# start of TEXT BLOCK

Harnam Singh Grewal (高禮和) CBE ED (born December 5, 1937 in Hong Kong) is a former Hong Kong hockey player and career civil servant. He grew up and lived most of his life in Hong Kong. Upon completion of his University education, he returned to serve in the Government of Hong Kong. The last post he held was Secretary for the Civil Service. He retired to Canada in the 1990s.

Heritage
Grewal's family originates from Punjab, India.

Early days
Grewal was born in Hong Kong, but spent most of his childhood in his ancestral village of Ballowal in Ludhiana District, Punjab. He attended primary school in the village, and when the family returned to Hong Kong in 1947, continued his schooling at Sir Ellis Kadoorie School and then King's College. He is an avid field hockey fan, and in his younger days represented Hong Kong as a player at the international level, with the high points being the Asian Games in Djakarta (1962) and Bangkok (1966) and the Olympic Games in Tokyo (1964). He was an active member of the Royal Hong Kong Regiment (The Volunteers) from 1963 to 1984 when he retired with the rank of Major. He was appointed Honorary Colonel of the Regiment in 1987 and served in that capacity until 1990.

Education
He attended primary school at the Sir Ellis Kadoorie School, Hong Kong, in the late 1940s. He then went to King's College, Hong Kong for his secondary schooling before entering the University of Hong Kong in 1956. He graduated with a B.A. (Hons.) in English from there in 1959, and completed a Diploma in Education the following year. He then went on to England to study at the University of Cambridge for two years before returning to Hong Kong in 1962.

# end of TEXT BLOCK
# start of INFORMATION SHOWN

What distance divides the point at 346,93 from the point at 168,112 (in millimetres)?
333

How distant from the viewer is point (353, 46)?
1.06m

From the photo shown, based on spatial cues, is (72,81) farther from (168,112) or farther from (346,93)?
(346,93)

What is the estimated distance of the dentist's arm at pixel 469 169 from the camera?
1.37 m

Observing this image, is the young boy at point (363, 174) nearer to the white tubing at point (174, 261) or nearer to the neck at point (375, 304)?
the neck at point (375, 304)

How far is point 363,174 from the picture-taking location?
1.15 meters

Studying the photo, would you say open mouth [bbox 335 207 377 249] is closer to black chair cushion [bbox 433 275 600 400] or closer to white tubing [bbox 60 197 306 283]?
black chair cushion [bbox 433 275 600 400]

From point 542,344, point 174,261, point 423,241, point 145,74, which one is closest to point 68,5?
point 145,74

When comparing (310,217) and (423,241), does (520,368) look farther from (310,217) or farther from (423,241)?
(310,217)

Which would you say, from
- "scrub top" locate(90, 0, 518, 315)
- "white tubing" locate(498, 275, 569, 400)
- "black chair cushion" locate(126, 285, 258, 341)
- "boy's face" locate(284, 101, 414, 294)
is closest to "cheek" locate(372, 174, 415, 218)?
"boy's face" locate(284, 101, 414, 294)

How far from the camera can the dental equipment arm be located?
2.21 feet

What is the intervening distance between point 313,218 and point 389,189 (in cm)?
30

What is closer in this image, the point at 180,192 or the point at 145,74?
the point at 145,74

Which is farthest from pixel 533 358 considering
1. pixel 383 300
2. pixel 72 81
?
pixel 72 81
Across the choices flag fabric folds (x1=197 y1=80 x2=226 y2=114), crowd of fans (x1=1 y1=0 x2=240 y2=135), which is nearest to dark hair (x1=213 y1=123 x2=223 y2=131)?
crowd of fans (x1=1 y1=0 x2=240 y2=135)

# end of INFORMATION SHOWN

STATED EXERCISE: Resume the text about Harnam Singh Grewal, starting right after its last sentence. You won't need the items at all.

FINAL ANSWER:
Career with the Hong Kong government
He initially taught at Queen's College in Hong Kong, from 1962 to 1964. When the Government was recruiting Administrative Officers for the 1964 intake, he applied and was taken on. He served in various posts over the years, including that of District Officer Taipo (1970 - 1973), Deputy Director of Urban Services (New Territories) (1976 -1980), and Deputy Secretary for the Civil Service (1980 - 1984). He was appointed Commissioner of Customs and Excise in 1984, followed by his appointment as Secretary for Transport in 1986. He took on the portfolio of the Secretary for the Civil Service in early 1987 and held that position for just under three years. He retired as Secretary for the Civil Service in 1990.

Olympian
Grewal was an Olympic field hockey player for Hong Kong during the 1964 Summer Olympics.

Retirement
 He retired to Canada at the end of 1990.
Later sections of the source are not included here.